* TASK BRIEF: Could you carry over everything from the line containing "How great a" down to the line containing "How far away", leaving each line unchanged except that every distance given in the answers is raised by 51?

— Start of MATERIALS PROVIDED —

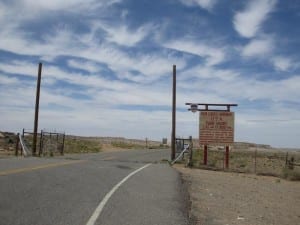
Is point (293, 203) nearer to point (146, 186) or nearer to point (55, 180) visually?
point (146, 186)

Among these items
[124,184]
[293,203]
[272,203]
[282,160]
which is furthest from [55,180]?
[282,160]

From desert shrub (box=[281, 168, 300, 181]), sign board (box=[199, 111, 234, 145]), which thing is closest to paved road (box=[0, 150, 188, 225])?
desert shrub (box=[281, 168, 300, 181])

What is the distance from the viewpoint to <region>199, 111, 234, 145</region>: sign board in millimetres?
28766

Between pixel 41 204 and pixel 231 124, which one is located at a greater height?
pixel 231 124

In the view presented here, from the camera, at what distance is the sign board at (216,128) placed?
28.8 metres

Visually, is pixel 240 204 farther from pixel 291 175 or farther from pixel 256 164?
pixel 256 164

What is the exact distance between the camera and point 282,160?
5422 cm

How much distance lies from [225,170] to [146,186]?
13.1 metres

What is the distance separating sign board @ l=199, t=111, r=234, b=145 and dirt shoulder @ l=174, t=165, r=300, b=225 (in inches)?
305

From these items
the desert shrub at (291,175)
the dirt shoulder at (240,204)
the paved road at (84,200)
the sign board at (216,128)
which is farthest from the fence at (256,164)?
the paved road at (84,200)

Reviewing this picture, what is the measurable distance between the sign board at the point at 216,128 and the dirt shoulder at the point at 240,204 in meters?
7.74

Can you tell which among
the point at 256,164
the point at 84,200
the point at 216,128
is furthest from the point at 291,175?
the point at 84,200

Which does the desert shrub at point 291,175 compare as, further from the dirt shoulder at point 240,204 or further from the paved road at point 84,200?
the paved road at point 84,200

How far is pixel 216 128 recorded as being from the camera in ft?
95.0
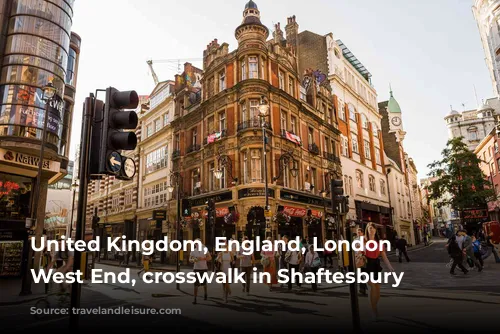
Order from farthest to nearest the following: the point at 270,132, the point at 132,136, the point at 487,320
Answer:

— End of MATERIALS PROVIDED —
— Start of MATERIALS PROVIDED —

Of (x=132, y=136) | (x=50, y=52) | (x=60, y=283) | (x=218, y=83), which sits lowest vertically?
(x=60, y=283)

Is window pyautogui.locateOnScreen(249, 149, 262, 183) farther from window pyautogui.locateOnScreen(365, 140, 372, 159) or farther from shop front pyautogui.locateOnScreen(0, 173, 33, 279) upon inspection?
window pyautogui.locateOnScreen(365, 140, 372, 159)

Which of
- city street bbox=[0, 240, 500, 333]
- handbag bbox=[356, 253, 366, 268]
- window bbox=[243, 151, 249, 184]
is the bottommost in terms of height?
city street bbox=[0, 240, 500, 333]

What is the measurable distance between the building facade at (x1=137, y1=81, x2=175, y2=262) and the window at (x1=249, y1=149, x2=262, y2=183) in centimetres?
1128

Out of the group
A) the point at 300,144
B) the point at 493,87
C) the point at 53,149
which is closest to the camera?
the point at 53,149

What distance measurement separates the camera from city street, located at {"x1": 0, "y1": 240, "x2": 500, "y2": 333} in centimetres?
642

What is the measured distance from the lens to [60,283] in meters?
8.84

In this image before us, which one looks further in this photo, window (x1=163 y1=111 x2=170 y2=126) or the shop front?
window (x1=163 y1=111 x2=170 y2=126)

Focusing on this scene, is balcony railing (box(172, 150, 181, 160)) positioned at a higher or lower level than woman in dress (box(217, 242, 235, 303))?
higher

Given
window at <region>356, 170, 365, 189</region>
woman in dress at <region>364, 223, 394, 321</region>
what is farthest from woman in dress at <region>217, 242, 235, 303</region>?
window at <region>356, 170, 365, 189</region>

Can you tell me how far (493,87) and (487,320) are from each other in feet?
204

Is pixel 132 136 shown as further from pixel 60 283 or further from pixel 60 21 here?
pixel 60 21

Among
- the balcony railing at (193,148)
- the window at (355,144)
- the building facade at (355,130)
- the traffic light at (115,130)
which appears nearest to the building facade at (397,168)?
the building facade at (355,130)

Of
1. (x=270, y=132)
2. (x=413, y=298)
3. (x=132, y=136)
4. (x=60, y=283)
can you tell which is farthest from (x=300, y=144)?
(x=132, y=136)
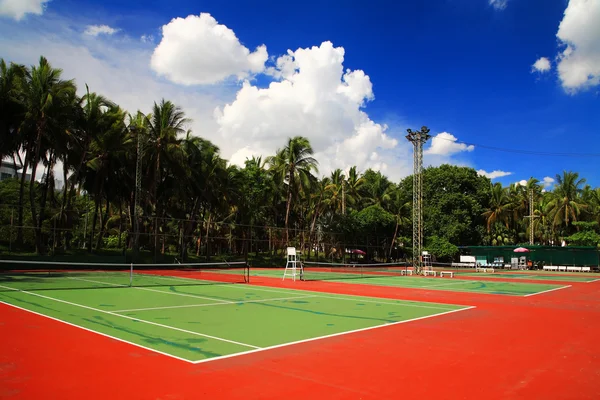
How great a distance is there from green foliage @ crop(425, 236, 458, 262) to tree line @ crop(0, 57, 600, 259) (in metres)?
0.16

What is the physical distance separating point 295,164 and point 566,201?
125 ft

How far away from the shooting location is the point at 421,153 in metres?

— End of MATERIALS PROVIDED —

* SOLUTION FOR THIS PROBLEM:
How great a distance is there from green foliage @ crop(425, 236, 458, 262) to tree line @ crop(0, 57, 600, 259) (in metres)?
51.16

What is the physical distance separating point 295,164 and point 566,201?
176 ft

How far away from the shooting location is the point at 421,153 in metres?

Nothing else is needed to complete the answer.